§ **Dataset records**
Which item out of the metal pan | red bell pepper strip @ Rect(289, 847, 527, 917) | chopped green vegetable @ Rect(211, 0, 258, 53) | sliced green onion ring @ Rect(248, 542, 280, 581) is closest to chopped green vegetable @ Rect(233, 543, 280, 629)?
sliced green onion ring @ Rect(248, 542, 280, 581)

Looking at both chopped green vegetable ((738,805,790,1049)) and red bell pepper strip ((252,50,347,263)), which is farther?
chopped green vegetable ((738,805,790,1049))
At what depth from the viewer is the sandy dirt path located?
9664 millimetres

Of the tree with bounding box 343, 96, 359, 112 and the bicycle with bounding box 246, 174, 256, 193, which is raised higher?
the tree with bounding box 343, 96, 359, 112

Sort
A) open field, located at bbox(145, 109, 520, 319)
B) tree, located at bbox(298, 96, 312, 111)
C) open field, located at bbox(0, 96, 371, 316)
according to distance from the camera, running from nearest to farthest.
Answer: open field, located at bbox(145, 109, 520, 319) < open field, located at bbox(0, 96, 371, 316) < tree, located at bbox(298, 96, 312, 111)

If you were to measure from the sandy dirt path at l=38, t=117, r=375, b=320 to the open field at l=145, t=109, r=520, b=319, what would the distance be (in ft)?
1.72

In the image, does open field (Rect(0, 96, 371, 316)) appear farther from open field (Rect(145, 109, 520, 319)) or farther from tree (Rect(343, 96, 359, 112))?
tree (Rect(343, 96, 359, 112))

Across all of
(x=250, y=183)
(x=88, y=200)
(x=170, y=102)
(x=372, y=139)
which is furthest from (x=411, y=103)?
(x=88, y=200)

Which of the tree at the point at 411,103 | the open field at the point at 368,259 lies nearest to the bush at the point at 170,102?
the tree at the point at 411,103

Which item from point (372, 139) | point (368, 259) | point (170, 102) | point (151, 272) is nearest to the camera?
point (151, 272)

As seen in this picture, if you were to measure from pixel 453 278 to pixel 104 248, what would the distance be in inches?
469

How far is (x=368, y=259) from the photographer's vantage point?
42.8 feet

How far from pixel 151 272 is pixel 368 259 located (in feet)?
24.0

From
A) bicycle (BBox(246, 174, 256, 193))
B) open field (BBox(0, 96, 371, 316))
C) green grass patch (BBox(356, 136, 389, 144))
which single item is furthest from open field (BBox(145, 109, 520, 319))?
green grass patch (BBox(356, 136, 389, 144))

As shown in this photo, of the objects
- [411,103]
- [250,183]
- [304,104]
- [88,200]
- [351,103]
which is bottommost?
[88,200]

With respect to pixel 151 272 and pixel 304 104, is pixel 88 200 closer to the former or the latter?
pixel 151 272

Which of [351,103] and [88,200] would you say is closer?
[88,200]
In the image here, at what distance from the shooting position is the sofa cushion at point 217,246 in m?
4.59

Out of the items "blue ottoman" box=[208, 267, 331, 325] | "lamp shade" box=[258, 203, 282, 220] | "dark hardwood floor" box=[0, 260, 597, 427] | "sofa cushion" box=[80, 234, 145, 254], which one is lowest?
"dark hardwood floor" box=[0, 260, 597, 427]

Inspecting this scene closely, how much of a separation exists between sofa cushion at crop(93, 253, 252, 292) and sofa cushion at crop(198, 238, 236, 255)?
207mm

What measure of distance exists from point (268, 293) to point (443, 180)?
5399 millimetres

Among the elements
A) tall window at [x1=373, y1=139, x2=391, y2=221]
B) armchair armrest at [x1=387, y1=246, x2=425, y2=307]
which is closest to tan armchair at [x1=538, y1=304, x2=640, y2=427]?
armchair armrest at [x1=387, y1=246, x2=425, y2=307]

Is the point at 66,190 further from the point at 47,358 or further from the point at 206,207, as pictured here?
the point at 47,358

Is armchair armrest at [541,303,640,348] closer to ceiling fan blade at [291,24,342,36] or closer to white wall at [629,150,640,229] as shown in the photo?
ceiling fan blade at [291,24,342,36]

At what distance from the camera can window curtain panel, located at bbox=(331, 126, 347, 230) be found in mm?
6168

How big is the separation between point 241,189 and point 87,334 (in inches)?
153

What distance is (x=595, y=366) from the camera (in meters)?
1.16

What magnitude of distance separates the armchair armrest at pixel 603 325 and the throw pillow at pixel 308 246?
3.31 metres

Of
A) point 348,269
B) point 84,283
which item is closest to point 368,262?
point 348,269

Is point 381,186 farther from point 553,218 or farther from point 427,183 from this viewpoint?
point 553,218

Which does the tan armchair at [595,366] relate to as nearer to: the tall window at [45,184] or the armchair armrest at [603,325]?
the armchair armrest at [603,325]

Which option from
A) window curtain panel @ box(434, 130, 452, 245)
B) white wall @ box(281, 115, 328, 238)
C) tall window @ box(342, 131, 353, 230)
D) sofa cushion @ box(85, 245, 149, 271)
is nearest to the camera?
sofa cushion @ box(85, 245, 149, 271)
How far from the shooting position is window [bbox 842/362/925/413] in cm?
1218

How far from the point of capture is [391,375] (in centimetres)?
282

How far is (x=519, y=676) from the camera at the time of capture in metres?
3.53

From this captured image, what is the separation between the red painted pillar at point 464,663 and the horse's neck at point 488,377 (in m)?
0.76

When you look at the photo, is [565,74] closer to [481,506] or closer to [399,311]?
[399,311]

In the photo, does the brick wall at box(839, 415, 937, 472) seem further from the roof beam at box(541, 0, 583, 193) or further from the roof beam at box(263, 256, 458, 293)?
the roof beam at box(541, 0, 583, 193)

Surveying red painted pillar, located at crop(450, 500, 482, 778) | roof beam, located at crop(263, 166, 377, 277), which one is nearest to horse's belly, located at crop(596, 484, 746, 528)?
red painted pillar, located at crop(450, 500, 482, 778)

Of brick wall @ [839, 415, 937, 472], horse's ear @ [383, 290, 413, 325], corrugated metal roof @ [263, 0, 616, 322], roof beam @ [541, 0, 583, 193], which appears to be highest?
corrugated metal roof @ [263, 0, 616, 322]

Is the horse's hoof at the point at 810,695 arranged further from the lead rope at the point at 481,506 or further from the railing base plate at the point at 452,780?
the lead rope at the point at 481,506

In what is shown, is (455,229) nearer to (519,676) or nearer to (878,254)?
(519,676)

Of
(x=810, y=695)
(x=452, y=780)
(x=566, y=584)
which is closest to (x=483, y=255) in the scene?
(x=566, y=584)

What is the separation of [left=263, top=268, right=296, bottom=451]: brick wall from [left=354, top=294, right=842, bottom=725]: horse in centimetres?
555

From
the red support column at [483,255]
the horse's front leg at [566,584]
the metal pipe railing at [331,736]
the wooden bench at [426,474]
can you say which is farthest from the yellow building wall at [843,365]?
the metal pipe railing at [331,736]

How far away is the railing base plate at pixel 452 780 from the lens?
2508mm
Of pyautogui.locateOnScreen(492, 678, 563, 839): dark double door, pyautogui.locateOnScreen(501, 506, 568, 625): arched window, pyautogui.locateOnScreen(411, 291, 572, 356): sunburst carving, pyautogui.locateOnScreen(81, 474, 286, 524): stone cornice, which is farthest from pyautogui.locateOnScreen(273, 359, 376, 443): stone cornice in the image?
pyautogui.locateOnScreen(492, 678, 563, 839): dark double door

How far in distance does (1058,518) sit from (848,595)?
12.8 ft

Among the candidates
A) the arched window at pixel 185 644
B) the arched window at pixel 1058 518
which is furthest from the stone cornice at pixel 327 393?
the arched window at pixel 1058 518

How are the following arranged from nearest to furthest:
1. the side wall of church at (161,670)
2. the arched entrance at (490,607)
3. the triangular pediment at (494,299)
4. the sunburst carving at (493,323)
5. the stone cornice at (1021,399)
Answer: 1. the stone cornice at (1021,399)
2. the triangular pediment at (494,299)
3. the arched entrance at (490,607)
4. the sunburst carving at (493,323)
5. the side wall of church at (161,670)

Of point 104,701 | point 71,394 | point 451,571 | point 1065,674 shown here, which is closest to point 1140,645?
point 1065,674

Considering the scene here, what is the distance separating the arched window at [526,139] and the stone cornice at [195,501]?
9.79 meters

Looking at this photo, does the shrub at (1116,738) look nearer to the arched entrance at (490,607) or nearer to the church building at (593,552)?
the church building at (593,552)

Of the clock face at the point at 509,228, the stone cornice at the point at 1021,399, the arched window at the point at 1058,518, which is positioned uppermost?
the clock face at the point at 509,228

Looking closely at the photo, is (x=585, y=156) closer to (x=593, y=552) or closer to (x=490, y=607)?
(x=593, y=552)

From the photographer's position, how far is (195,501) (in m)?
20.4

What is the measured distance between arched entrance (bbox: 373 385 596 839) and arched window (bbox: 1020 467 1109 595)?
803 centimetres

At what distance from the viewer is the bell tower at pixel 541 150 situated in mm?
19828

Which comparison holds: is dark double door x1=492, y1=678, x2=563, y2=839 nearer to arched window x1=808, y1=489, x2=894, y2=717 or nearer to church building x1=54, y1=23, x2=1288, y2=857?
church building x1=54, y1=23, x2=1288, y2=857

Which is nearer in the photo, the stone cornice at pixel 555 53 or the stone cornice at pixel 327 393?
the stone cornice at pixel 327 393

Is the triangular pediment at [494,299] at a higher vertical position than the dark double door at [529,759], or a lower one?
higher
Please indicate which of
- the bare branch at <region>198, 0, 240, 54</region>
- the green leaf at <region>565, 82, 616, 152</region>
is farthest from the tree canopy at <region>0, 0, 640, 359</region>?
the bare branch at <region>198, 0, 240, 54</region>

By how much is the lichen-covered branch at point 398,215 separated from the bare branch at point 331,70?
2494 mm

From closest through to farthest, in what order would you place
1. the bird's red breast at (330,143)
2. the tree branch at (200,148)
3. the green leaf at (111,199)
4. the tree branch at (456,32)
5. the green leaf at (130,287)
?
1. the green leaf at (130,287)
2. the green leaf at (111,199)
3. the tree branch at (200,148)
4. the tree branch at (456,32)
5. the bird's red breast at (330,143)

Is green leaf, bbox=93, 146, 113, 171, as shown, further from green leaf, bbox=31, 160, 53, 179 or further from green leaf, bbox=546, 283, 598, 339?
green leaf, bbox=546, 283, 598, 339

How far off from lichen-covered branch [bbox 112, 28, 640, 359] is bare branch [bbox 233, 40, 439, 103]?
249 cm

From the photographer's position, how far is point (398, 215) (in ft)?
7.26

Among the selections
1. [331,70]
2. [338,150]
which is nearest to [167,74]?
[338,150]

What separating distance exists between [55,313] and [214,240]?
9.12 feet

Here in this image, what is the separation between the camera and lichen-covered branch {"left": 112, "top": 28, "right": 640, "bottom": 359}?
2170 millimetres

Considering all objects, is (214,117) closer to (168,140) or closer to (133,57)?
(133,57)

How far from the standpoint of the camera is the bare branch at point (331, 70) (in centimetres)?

§ **Exercise**
Copy the items above word for word, from the first line of the items through the line that contains "9664 millimetres".

§ **Complete answer**
Which item out of the metal pan | red bell pepper strip @ Rect(289, 847, 527, 917) | chopped green vegetable @ Rect(211, 0, 258, 53) | sliced green onion ring @ Rect(248, 542, 280, 581) is closest to chopped green vegetable @ Rect(233, 543, 280, 629)?
sliced green onion ring @ Rect(248, 542, 280, 581)

Looking at both chopped green vegetable ((738,805,790,1049)) and red bell pepper strip ((252,50,347,263)), which is farther?
chopped green vegetable ((738,805,790,1049))
At what depth from the viewer is the sandy dirt path located?
9664 millimetres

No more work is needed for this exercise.